Excerpts of spatial question data
********************
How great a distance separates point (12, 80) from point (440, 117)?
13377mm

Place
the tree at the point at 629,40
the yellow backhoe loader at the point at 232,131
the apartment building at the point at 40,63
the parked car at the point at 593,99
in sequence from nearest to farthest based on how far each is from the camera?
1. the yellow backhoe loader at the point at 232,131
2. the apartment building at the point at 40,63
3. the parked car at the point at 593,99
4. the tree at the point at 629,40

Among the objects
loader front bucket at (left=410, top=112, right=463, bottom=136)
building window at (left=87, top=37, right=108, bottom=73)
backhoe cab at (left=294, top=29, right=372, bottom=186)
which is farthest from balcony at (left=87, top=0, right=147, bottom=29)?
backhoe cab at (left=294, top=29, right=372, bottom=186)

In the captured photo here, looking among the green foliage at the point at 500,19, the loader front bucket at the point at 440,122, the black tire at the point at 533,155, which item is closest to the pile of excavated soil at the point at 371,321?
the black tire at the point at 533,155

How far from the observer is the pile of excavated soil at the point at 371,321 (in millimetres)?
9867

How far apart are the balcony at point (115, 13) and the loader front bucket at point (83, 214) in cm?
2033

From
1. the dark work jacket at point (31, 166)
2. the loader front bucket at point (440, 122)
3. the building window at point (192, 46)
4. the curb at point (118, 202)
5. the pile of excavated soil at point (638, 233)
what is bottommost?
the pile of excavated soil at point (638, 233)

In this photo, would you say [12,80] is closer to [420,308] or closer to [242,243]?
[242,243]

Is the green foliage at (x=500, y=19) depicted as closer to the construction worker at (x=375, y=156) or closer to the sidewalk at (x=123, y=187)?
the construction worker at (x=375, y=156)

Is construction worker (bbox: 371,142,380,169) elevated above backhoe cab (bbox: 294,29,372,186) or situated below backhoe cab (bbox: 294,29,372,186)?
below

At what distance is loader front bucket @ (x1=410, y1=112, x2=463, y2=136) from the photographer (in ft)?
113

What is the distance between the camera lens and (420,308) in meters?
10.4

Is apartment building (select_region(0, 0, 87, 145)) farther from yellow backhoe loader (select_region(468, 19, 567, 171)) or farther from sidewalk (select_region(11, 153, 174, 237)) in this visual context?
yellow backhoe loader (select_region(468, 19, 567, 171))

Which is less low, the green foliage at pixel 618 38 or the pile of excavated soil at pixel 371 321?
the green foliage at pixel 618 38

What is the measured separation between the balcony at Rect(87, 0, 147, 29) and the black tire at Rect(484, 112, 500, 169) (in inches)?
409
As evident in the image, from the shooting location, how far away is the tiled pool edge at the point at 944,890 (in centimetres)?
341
********************
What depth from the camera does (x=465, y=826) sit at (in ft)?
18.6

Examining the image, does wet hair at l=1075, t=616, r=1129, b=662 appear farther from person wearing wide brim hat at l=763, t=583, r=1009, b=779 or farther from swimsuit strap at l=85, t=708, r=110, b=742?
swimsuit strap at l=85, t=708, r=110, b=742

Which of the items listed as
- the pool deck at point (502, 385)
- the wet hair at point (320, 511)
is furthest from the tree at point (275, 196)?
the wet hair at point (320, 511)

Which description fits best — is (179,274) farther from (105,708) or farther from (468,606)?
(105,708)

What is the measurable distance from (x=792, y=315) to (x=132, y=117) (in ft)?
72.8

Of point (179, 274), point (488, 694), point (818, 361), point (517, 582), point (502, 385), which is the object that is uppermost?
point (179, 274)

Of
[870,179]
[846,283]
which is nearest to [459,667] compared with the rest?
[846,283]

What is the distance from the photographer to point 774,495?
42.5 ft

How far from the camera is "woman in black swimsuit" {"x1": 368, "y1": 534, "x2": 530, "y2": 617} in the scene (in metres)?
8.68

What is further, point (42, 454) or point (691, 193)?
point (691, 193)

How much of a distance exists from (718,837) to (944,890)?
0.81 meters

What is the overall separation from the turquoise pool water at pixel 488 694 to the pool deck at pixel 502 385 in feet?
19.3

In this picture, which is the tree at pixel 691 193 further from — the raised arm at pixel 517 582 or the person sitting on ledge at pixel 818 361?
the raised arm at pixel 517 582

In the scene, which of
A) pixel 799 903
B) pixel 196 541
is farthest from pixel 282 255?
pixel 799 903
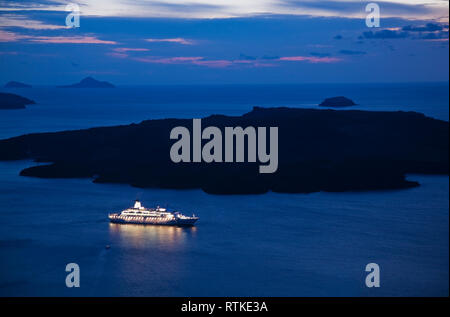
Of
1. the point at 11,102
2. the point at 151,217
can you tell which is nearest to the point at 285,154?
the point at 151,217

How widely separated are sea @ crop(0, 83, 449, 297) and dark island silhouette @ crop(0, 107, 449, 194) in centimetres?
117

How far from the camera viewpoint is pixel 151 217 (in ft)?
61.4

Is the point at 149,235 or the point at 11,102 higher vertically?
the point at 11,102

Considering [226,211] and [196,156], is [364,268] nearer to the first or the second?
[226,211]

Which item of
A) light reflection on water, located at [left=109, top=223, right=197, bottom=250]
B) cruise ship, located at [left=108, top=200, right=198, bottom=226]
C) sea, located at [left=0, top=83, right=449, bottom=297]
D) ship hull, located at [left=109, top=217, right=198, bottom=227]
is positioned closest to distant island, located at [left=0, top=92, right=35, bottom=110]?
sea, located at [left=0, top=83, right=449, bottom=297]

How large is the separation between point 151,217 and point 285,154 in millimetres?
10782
********************
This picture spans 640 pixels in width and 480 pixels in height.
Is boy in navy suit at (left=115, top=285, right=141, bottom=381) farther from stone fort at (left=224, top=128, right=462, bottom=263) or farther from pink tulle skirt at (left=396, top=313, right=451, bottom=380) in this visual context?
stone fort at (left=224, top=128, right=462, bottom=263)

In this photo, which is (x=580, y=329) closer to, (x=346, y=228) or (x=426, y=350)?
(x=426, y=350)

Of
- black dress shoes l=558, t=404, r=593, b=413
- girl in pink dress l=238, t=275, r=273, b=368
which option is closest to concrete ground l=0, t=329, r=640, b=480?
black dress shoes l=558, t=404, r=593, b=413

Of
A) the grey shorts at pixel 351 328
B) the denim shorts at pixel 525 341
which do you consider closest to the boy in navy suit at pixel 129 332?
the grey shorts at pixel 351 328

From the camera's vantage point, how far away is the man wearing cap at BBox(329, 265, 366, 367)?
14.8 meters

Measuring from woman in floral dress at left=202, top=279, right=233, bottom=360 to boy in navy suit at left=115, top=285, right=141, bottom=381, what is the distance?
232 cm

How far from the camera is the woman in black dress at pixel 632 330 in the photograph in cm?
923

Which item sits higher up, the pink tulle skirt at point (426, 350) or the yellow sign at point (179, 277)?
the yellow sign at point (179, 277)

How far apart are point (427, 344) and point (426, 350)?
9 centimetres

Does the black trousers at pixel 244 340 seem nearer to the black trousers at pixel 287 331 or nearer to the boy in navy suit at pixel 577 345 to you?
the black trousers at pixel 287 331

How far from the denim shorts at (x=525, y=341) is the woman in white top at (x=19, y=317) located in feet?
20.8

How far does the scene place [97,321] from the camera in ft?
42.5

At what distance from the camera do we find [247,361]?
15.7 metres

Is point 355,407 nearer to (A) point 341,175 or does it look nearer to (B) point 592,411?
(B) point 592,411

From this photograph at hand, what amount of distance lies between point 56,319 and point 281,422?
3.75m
********************
**Required work:**
Identify every row above that contains the string "meters", matching case exactly, and copy each of those rows in full.

**Task output:**
What is the distance between the camera lens and (420,308) in meters?
0.81 meters
14.8 meters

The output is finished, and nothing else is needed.